Comment by @yutakahirano Oct 12, 2022 (See Github)

"Currently when users need to do xxx the situation is yyy. This creates problems because zzz. This technology solves these problems by qqq."

I think they are already explained in the doc.

The end-user benefit is described as:

These performance shortcomings and cost of additional logic will impact end-users. In other words, this feature will help end-users enjoy web applications with better performance, more reliability and less cost.

Sample use-cases are listed as:

  • Web developers can upload unbounded data to the server.
  • Web developers can implement streaming processing easily.

The kwown workarounds and their shortcomings are described at the Without the feature paragraph.

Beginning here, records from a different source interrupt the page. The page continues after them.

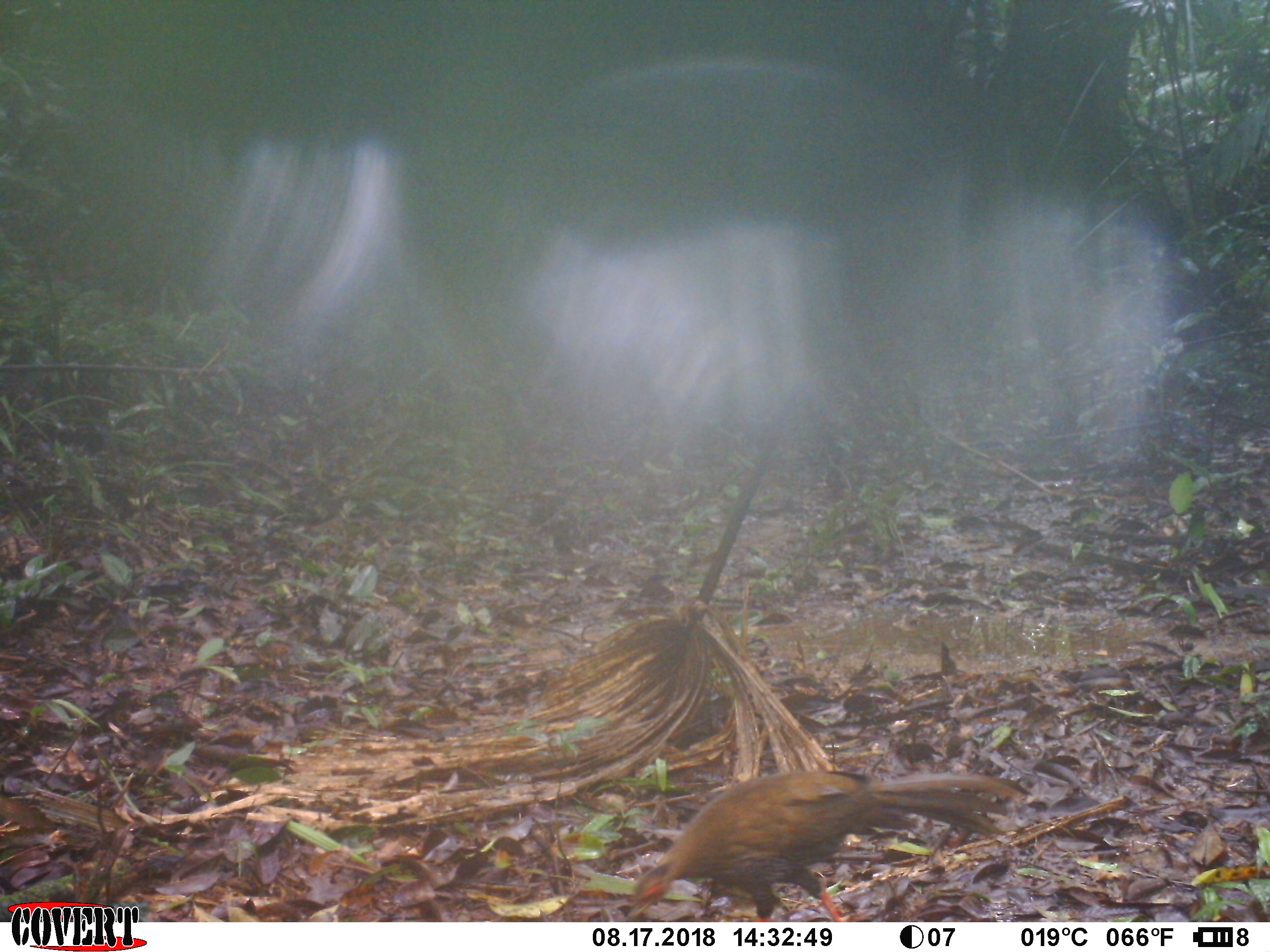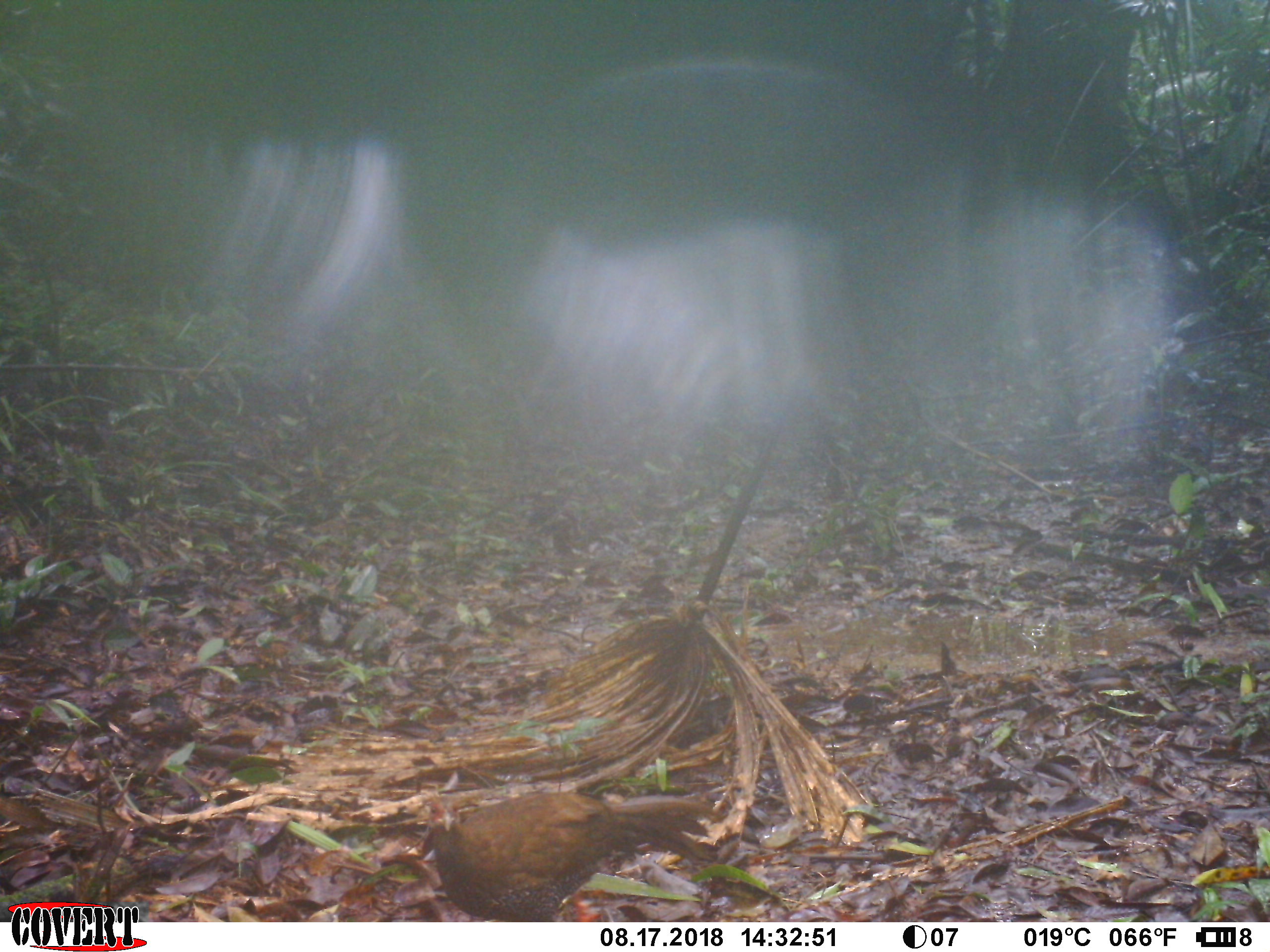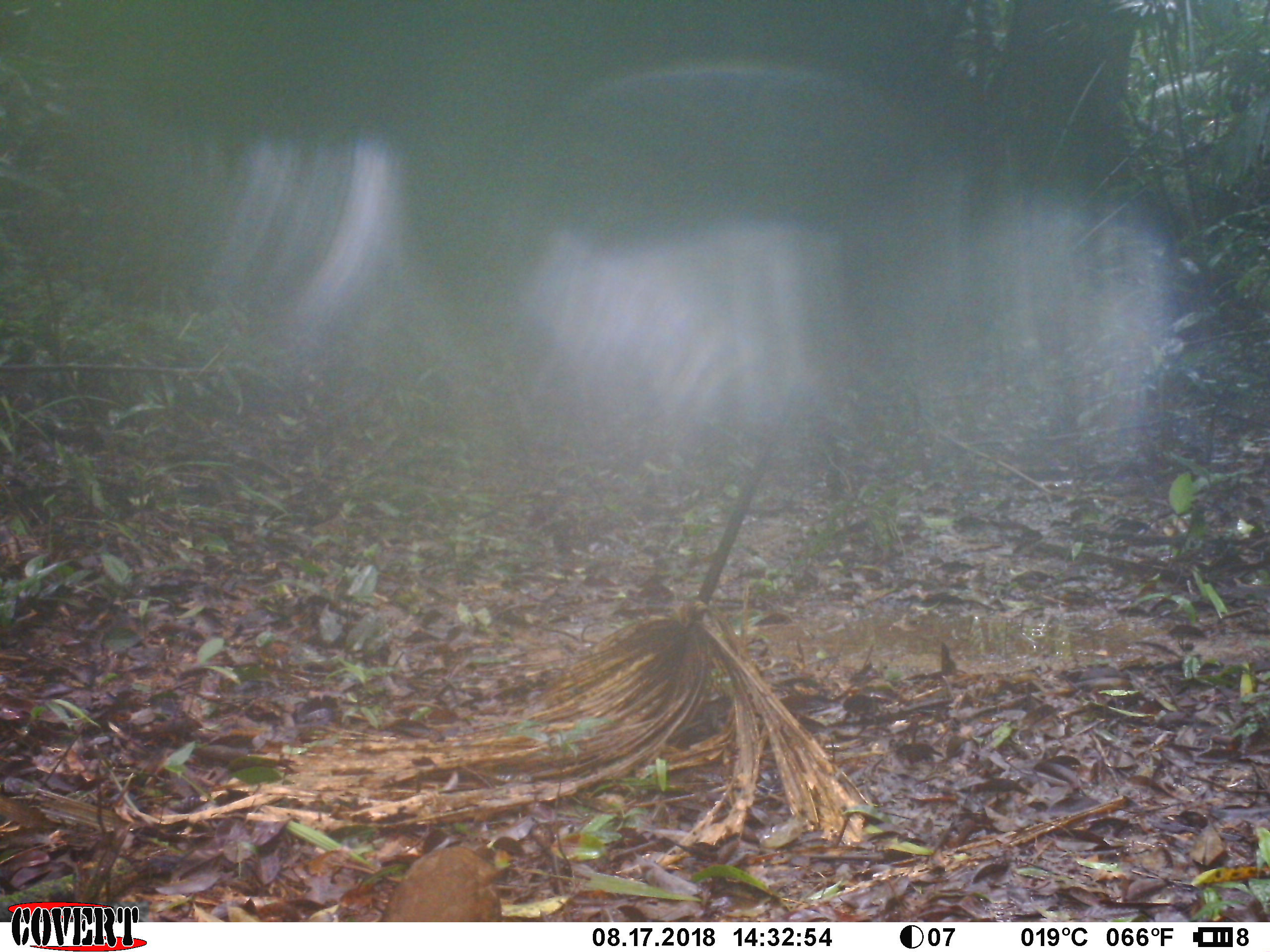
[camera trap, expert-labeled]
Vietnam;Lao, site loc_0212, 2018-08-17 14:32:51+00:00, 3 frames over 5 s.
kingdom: Animalia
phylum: Chordata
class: Aves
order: Galliformes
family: Phasianidae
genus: Lophura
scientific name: Lophura nycthemera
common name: silver pheasant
Silver pheasant (Lophura nycthemera). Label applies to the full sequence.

I like the current structure because xxx, yyy and zzz are long. If we had them in a single paragraph, it'd be very hard to understand the paragraph.

Comment by @torgo Oct 18, 2022 (See Github)

@yutakahirano Ok we're happy to close this on that basis. For reference: I think you do need to spend more time thinking about how to explain this feature and its benefits - especially when it gets documented in places like MDN where developers are not going to have the same context in their heads so may need a little more explanatory text. That's part of the point of asking for explainers, by the way.